The American Diabetes Association provides recommendations for relaxed glycemic targets in the elderly (Diabetes Care 2020; 43:S152–S162). Diabetes goals should be individualized based on the patient’s age, comorbidities, prognosis, and risk of hypoglycemia. One alternative dosing strategy for insulin is to deprescribe short-acting insulin altogether and continue long-acting insulin with the intent of minimizing hypoglycemia and symptomatic hyperglycemia. Sliding-scale insulin should be discontinued to avoid unnecessary fingersticks and injections throughout the day that may be contributing to treatment burden, especially during the COVID-19 pandemic. More useful information can be found in the free guide “Optimizing Medication Management During the COVID-19 Pandemic: Implementation Guide for Post-Acute and Long-Term Care” (https://bit.ly/2Gnvm2u
) from the University of Maryland’s School of Pharmacy.

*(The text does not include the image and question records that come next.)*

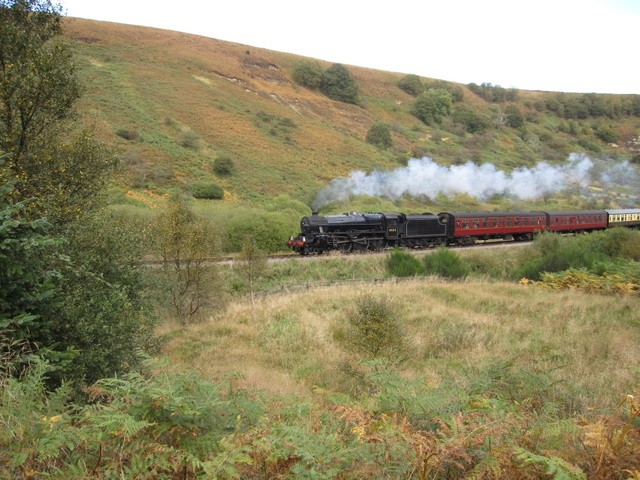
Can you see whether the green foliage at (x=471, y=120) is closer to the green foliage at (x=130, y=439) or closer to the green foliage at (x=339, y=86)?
the green foliage at (x=339, y=86)

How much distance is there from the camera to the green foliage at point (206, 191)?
4091 cm

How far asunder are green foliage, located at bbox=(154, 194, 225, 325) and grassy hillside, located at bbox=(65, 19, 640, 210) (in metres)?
15.2

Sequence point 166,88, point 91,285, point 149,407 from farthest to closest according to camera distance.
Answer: point 166,88
point 91,285
point 149,407

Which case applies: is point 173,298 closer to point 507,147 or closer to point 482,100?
point 507,147

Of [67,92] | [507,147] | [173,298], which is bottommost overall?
[173,298]

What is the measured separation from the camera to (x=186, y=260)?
60.6 ft

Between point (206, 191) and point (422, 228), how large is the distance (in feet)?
63.9

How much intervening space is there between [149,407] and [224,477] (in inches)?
34.5

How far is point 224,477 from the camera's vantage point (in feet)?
9.21

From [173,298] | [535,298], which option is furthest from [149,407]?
[535,298]

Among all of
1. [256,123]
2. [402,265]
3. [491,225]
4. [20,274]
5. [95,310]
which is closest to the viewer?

Finally, PPIs are often initiated during hospitalizations for stress ulcer prophylaxis. They may not be discontinued at hospital discharge, so it’s important to clarify whether there is a true indication for their use (such as gastroesophageal reflux disease or GI bleed). The side effects may include impaired vitamin B12 absorption and an increased risk of Clostridioides difficile infection and hip fractures. Deprescribing should be done thoughtfully, with a process in place for tapering the medication if necessary and monitoring for signs of efficacy and toxicity.
Several online tools and resources are available to assist clinicians in creating plans for deprescribing.
The US Deprescribing Research Network (https://deprescribingresearch.org
) offers guidelines and algorithms for deprescribing a variety of medication classes. The algorithms identify the appropriateness of deprescribing and offer specific tapering instructions and monitoring parameters.
Medstopper.com is a website that allows clinicians to enter the names medications and creates a plan, which includes stopping priority, a taper approach, and monitoring parameters, with symptoms of medication withdrawal, if applicable. It also pulls comments from the Beers and Screening Tool of Older Person’s Prescriptions (STOPP) criteria.
TaperMD.com is a web-based portal that creates a personalized deprescribing plan by incorporating drug interactions, warnings, and individual and cumulative drug risk to align medication regimens with patient goals.
Although these tools and resources assist the consultant pharmacist in gaining additional insight, one limitation is that they are not routinely integrated into the workflow. This can limit deprescribing efforts and potentially impact patient outcomes. As the tools continue to develop and become more widely recognized, health systems should consider integrating these deprescribing tools into the electronic health record with automatic screening tools to better enable clinicians to deprescribe unnecessary or high-risk medications.
Finally, it is crucial to gain clinician and resident/caregiver buy-in to the deprescribing process to allow adequate monitoring for rebound symptoms and overall disease-state control. It is often comforting for residents to hear from clinicians that deprescribing can be a trial, no medication changes are permanent. Also, collaboration is key: Allowing residents and families to be part of the deprescribing process gives them a sense of control and understanding that their treatment goals are being considered.
Dr. Cook is a palliative care clinical pharmacist who works with older adults.